En realidad, el primero de ellos ni siquiera se puede decir que fuera un intruso, puesto que se trataba de mi viejo reloj despertador, que se dedicó a acompasar mis horas insomnes. En circunstancias normales es del todo inaudible, pero ahora sé que, cuando la noche se alarga y crecen las dudas, hasta a los despertadores discretos les da por volverse habladores, de modo que el mío se dedicó a repetir con cada tic tac: tonta estúpida, ¿de veras creías que ésta era una noche de amor? Cuándo aprenderás que las novelas rosa no existen, tic, tac, y así continuó partiendo la noche en minúsculos sístoles y diástoles que no se acababan nunca.
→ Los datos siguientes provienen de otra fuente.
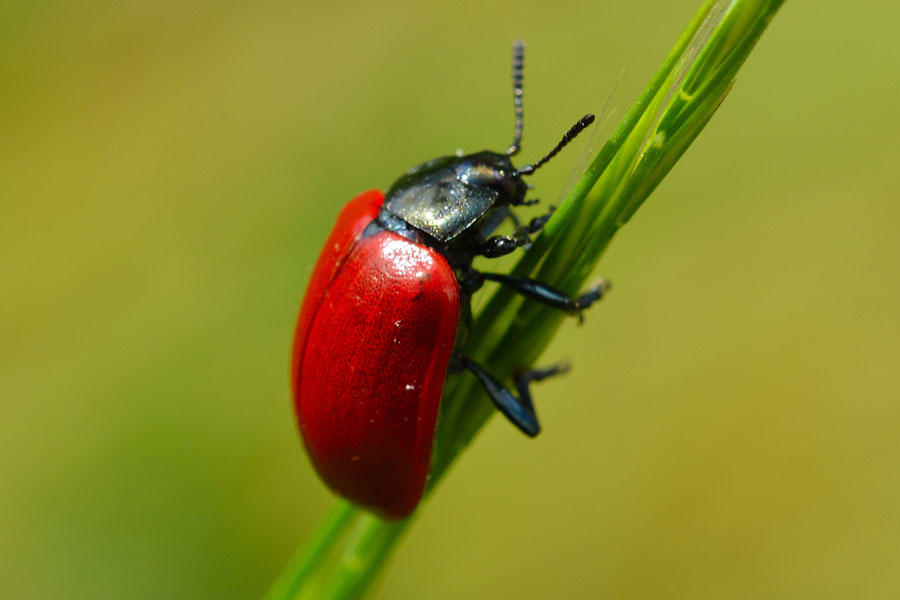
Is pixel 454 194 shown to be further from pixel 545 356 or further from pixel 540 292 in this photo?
pixel 545 356

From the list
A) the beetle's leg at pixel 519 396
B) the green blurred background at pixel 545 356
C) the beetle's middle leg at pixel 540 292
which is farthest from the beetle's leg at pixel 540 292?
the green blurred background at pixel 545 356

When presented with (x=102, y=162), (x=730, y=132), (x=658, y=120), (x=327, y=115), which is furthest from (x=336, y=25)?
(x=658, y=120)

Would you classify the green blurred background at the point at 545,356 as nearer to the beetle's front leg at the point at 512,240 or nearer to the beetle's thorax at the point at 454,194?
the beetle's thorax at the point at 454,194

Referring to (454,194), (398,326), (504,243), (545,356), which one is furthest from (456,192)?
(545,356)

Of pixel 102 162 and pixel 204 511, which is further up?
pixel 102 162

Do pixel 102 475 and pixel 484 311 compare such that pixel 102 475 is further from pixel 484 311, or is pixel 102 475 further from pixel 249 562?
pixel 484 311

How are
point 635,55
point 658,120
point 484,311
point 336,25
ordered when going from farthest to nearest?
point 336,25
point 635,55
point 484,311
point 658,120

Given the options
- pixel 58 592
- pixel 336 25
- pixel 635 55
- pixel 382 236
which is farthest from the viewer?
pixel 336 25

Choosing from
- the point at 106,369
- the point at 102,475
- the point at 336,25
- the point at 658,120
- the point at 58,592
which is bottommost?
the point at 58,592
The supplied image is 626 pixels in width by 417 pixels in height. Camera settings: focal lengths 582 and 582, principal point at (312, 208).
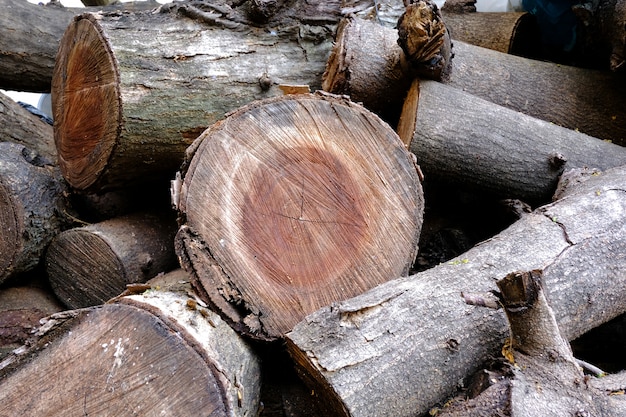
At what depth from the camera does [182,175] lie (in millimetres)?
1497

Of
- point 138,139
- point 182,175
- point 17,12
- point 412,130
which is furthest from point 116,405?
point 17,12

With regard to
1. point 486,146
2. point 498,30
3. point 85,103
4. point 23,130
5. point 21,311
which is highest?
point 498,30

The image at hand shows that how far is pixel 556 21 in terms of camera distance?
103 inches

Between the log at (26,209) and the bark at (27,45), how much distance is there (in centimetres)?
61

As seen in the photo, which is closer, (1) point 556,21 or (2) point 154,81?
(2) point 154,81

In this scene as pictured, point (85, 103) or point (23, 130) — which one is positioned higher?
point (85, 103)

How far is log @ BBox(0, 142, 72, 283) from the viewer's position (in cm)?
193

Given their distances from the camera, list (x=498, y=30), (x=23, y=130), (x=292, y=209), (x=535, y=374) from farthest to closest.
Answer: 1. (x=498, y=30)
2. (x=23, y=130)
3. (x=292, y=209)
4. (x=535, y=374)

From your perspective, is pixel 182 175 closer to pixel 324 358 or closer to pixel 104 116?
pixel 104 116

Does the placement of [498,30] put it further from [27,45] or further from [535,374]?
[27,45]

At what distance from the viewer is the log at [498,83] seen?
208 centimetres

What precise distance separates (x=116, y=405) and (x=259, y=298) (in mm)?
423

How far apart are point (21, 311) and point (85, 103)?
2.37 feet

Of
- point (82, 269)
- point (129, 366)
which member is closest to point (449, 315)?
point (129, 366)
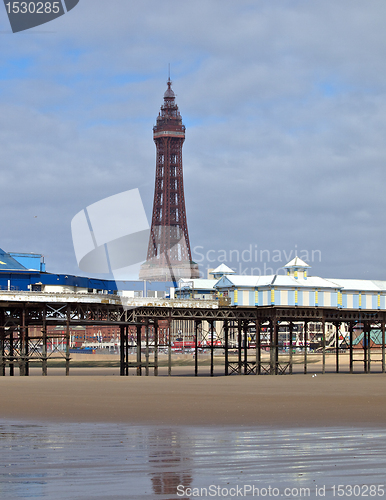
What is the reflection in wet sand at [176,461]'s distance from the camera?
9.43 metres

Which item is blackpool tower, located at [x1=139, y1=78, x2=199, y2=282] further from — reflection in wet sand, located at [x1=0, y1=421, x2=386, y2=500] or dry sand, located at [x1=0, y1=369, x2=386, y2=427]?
reflection in wet sand, located at [x1=0, y1=421, x2=386, y2=500]

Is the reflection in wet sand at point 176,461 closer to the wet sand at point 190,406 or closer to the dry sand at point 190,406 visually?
the wet sand at point 190,406

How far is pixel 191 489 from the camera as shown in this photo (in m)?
9.34

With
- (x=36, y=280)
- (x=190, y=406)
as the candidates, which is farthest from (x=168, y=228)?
(x=190, y=406)

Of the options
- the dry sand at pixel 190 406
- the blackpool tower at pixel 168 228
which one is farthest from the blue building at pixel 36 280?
the blackpool tower at pixel 168 228

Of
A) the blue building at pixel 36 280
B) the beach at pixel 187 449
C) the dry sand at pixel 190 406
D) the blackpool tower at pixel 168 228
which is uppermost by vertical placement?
the blackpool tower at pixel 168 228

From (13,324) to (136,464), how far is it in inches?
1719

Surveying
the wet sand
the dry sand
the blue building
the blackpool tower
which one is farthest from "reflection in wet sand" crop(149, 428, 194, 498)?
the blackpool tower

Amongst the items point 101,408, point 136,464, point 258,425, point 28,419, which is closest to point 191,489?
point 136,464

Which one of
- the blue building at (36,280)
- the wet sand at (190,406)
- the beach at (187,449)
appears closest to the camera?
the beach at (187,449)

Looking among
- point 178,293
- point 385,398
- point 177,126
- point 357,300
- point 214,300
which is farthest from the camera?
point 177,126

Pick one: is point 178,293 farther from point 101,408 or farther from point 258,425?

El otro intruso, el exterior al que antes he hecho mención, era una rama de árbol, desconocida para mí hasta ahora, lo juro, que se erigió en acompañante aún más incómodo. Porque si el reloj se ocupaba de rebanar el tiempo en minúsculas tajadas, aquella rama lo pautaba como un impertinente y descarnado dedo que picoteaba en el cristal para recordarme: ¿y mañana qué? No tendrás más remedio que hacer de tripas corazón y fingir que aquí no pasa nada, que todo está bien, hasta que, por fin, él salga de tu vida, y se vuelva a Palma. Esto te pasa, tonta, más que tonta gilipollas, por salirte del guión. ¿Dónde demonios se ha visto que la señorita Marple se encame con uno de sus sospechosos?
Sin embargo, como la noche se hace eterna cuando no llega el sueño, al final resulta que a una le da tiempo a pensar de todo. Incluso a cambiar de registro y desdecir tanto a los tic tacs inmisericordes como a los dedos acusadores. Por eso, no pocas veces a lo largo de aquella noche, me sorprendí pensando todo lo contrario. Cavilando, por ejemplo, que por mucho que yo hubiera logrado, al fin, recordar las palabras de Olivia seguidas de una carcajada por parte de Vlad, en realidad ni una cosa ni otra probaban nada. ¿Por qué iban a hacerlo? Yo ni siquiera sabía a qué hora tuvo lugar el encuentro entre ambos. Cabía la posibilidad de que se hubiera producido mucho antes de la hora del accidente, y entonces, ni las palabras de Oli ni la risa de Vlad tendrían la menor importancia.